INSTRUCTIONS FOR THE TASK = Locate each line in the records that contains the word "camera" and copy it out. Case counts.

GIVEN RECORDS =

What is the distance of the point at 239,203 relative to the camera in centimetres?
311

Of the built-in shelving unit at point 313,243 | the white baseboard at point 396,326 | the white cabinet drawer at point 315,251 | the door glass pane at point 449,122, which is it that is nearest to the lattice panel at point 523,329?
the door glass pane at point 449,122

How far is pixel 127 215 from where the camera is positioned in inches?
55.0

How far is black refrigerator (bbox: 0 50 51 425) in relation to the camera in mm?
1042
==
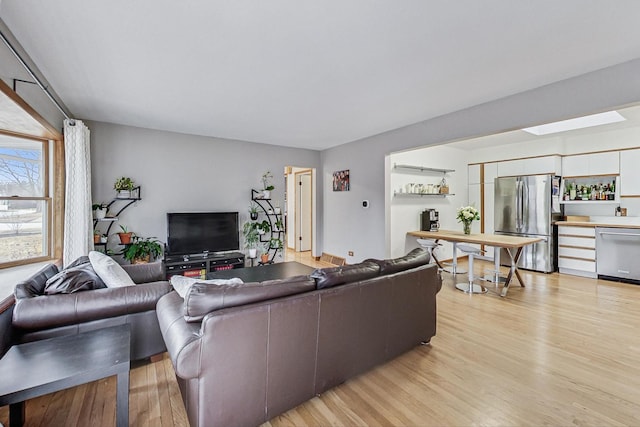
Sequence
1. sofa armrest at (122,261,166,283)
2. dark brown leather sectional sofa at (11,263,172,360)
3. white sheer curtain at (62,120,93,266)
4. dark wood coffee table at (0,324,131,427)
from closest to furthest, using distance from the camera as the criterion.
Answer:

FULL SOLUTION =
What is the distance of the point at 239,203 relative to the camera in centimetres?
How far is pixel 127 215 from where the camera is positioned in inches?
How far is black refrigerator (bbox: 0 50 51 425) in relation to the camera in mm?
from closest to furthest, using distance from the camera as the criterion.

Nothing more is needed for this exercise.